§ **WORK ITEM**: Take each line from the material below that includes the string "site" and copy it.

== ENTRIES PROVIDED

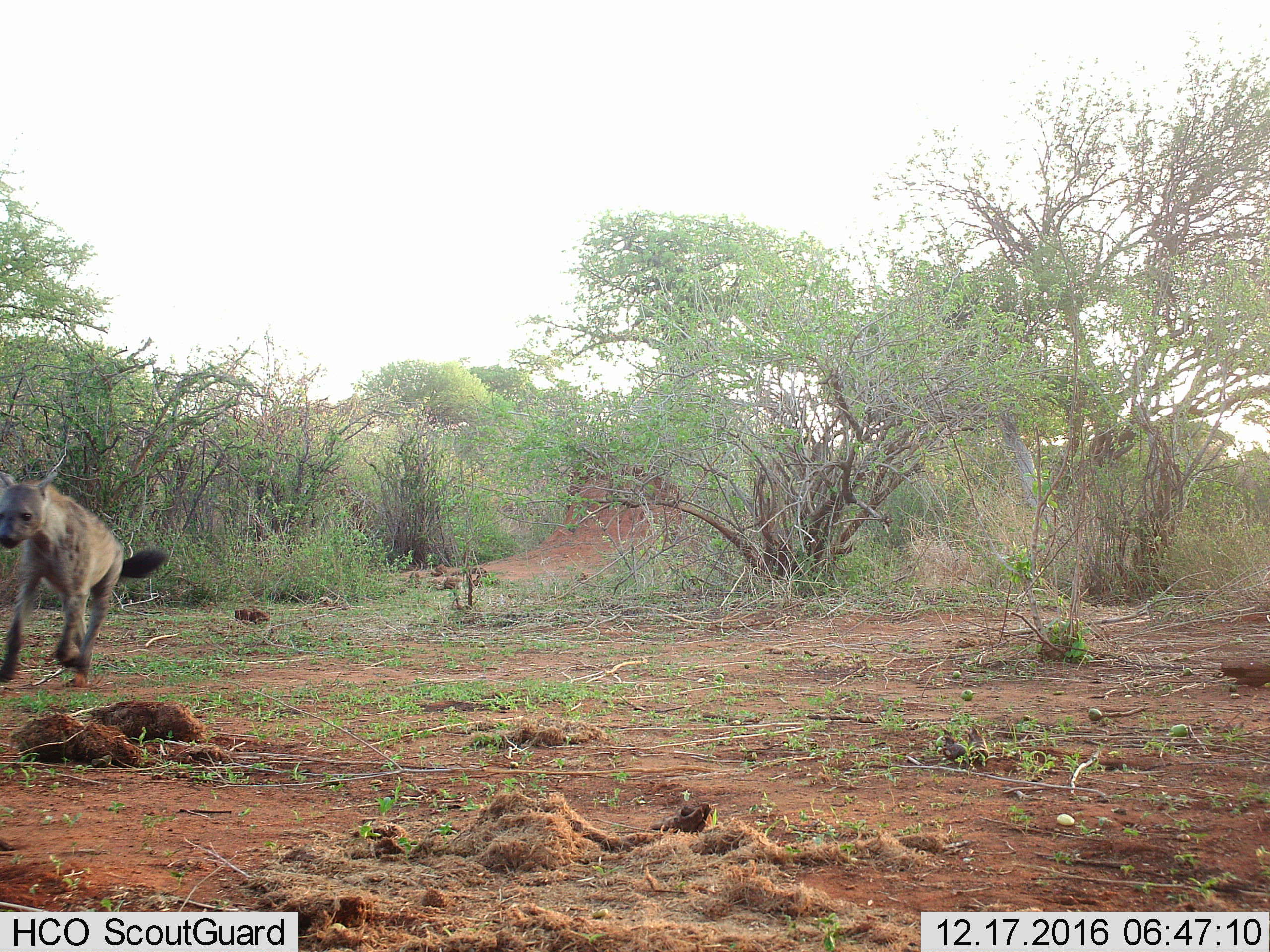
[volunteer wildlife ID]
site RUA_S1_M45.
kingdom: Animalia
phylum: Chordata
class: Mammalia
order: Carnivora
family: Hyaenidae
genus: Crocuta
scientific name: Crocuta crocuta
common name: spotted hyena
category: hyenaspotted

====
== ENTRIES PROVIDED

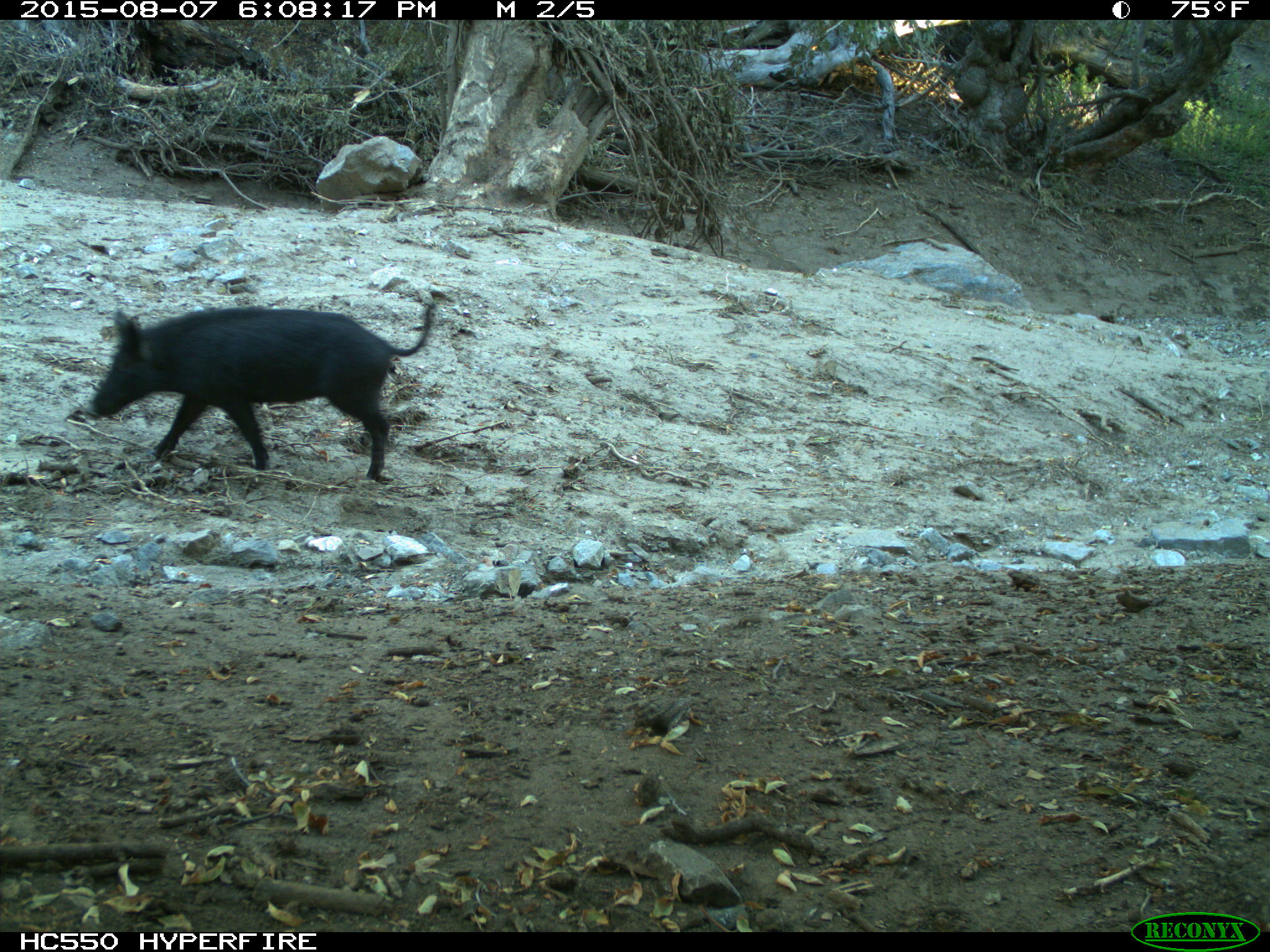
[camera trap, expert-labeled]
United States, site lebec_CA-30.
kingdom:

====

§ **COMPLETED EXERCISE**:
site RUA_S1_M45.
United States, site lebec_CA-30.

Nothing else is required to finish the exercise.